• _Required work_:
Where the string "contact" appears in a line of the data, show that line.

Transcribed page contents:

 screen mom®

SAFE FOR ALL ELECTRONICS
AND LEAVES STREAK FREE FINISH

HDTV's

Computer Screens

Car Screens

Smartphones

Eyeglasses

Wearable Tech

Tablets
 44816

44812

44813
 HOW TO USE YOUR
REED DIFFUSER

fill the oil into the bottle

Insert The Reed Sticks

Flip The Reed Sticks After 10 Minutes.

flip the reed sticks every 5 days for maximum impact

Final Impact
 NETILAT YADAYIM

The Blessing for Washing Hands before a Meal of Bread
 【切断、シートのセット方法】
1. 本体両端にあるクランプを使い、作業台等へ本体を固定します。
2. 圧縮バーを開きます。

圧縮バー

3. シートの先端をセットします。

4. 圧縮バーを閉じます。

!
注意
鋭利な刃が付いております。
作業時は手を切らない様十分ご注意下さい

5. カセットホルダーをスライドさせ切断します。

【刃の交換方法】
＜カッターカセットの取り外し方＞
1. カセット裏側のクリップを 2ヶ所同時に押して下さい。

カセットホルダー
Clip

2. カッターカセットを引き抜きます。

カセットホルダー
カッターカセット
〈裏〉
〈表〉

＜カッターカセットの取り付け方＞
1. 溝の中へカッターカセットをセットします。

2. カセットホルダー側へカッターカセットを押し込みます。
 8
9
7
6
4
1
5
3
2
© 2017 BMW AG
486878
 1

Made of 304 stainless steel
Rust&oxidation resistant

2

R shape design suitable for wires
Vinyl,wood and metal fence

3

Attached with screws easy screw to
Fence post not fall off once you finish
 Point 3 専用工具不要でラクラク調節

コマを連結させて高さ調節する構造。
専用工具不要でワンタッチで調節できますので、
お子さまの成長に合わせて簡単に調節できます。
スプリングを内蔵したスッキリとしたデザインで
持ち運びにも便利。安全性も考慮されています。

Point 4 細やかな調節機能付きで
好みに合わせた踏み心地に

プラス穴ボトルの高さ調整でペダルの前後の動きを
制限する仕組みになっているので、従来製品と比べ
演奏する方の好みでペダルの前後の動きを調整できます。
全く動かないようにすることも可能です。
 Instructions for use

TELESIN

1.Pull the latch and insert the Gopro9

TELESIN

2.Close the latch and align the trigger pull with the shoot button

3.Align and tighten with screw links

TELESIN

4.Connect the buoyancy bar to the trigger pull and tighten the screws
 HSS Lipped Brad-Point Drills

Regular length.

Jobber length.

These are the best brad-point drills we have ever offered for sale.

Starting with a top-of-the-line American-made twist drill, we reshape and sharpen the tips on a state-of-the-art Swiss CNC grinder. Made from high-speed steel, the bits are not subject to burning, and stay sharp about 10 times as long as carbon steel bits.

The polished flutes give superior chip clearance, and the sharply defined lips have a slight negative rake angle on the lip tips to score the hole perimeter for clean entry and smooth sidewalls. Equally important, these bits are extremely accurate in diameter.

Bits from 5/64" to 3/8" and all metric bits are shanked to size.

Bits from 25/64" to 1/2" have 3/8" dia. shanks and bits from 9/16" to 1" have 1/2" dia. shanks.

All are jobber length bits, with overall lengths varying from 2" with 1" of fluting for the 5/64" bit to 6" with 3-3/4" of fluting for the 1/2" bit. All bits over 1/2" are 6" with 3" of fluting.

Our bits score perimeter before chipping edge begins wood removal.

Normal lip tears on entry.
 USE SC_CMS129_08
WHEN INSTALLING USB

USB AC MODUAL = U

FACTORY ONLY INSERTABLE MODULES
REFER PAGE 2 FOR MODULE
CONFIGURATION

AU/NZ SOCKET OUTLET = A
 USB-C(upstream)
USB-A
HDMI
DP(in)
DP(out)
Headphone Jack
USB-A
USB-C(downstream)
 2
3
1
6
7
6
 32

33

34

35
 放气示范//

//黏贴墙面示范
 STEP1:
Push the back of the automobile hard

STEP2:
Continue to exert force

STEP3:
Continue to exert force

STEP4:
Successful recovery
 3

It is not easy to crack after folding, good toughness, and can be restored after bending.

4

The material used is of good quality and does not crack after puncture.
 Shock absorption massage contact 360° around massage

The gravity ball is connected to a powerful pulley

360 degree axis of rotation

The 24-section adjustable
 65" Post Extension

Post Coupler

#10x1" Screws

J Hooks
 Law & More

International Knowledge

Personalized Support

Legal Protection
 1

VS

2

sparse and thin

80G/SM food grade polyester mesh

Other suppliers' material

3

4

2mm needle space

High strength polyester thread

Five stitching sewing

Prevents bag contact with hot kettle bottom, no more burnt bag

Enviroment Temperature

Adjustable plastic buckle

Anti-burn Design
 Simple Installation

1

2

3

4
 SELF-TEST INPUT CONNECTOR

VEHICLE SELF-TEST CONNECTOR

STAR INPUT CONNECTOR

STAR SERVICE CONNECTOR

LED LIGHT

• _The answer_:
 Shock absorption massage contact 360° around massage
Prevents bag contact with hot kettle bottom, no more burnt bag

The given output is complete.